In our teacher training workshops, we strongly encourage participants to include as many of a child’s senses in a lesson as possible. Doing so can help make the lesson more memorable. Often though, volunteers struggle with adding smell and taste to the mix. Introducing students to foods eaten during Bible times is a great way to add both of those senses to your lesson.
People sometimes hesitate to add foods because of the time most Bible classes meet. Often children are in class just minutes before their family eats lunch or immediately after dinner. The important thing to remember is that a student doesn’t need to eat a full serving of something to add taste and smell to the learning mix. A taste or two will have the same results.
Before giving food to your students there are two crucial things to remember:
- Make sure you have followed all food safety guidelines. If the food you are serving must be cooked, make sure it has been cooked, stored and transported at safe temperatures. You can make your students extremely ill if you give them cooked food that has been sitting out for the three hours it took you to get to church and finish services.
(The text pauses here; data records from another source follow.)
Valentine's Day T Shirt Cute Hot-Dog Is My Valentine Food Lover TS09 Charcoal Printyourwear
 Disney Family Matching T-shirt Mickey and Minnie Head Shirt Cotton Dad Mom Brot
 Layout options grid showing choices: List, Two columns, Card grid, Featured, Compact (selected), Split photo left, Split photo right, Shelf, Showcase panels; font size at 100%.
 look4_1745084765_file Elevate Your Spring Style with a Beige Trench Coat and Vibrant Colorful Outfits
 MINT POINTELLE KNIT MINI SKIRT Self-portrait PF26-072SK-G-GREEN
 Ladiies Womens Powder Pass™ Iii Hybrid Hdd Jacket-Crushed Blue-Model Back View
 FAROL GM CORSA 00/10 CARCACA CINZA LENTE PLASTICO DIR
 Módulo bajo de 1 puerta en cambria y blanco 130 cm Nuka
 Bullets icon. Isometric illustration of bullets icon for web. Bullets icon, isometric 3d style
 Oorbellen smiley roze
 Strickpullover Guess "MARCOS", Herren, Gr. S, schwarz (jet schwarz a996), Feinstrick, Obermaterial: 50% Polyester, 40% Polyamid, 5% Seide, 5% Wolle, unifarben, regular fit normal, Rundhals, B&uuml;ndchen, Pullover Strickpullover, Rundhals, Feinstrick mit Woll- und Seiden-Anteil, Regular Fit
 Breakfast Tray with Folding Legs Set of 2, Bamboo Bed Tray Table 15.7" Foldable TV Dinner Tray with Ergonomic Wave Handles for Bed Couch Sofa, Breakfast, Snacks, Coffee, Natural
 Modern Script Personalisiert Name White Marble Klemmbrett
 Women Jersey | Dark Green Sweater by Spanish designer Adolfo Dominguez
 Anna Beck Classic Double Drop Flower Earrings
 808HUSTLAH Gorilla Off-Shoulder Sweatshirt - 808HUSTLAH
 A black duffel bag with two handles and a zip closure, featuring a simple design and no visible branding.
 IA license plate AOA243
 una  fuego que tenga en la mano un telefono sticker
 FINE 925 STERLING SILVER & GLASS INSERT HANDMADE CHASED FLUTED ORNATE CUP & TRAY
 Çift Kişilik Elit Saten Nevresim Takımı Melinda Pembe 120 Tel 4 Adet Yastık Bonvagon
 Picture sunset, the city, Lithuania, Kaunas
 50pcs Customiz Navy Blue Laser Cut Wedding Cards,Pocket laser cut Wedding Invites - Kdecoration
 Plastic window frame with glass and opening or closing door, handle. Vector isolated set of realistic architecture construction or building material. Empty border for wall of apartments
This government website has any information you might want on the topic of food safety.
- Be aware of potential student allergies. Older students probably know their allergies and have been trained how to take care of themselves. For younger children, you may want to get parents to complete a form listing their child’s allergies or inform them what you will be serving and ask if their child may have allergy issues. Be prepared to provide the ingredients panel from prepared foods or recipe ingredients if you have cooked the recipe yourself. Peanuts were not used in Bible times for food, but it’s wise to avoid most nuts as some children with severe peanut allergies can have a reaction from just touching the offending food.
Clearing those two hurdles, means you are ready to get creative and have some fun with your students. Here are some of my favorite ways to incorporate food in Bible classes:
- Is a specific food mentioned in the Bible story? In the story of Jacob and Esau for example, Jacob cooks a lentil stew that is so tempting, Esau sells his birthright for a taste. Make a lentil stew authentic to the time period and let kids have a taste.
- Are there foods used as part of an illustration in a parable or proverb? There are quite a few parables and proverbs involving growing things. Bring in produce or plant a Bible garden for students to experience the part of a farm to table culture illustrated in the scripture. If it’s a produce item new to them, let them have a taste.
- Does the Bible story take place in a market, at a meal, on a farm or vineyard or at the Temple? Maybe specific foods aren’t mentioned in the particular story, but what would someone experience in those places? We often forget about the Temple or Tabernacle and food. Did you know the priests often ate what was left of the meat or other foods that were sacrificed? Think about the smells. Sacrifices of cows and lambs probably smelled like someone grilling does today.
- Does the story contain an unusual food item? Don’t be afraid to order edible locusts from England and let the kids who want to try it, eat what John the Baptist ate. Even though we don’t know for sure what manna was, we do know the Bible describes what it tasted like. There are plenty of recipes for “manna” cookies online. Kids can at least get a rough idea of what it might be like to eat that for every meal for 40 years!
- Does the scripture compare something to an item of food? One of my favorites is to look at the verses talking about scripture as milk and/or honey and then serving vanilla ice cream with honey on top.
If you want more ideas, you can search online or I love the book Food At the Time of the Bible by Miriam Vamosh. It goes into great detail of not only foods, but also customs involving growing, buying, preparing and eating food during Bible times. It also includes some authentic recipes you can try.
You may be wondering about those cute food crafts or snacks one often sees at VBS. Personally, I think they make a cute snack for snack time, but they don’t necessarily add much educational value to a lesson or activity. Most of the ones I have seen are also high in sugar. They won’t hurt your students, but they won’t add as much value as using authentic food experiences to your lessons might.
So grab your recipes or shopping list and head to your local market. Adding food to your lessons from time to time can make them more meaningful and more memorable.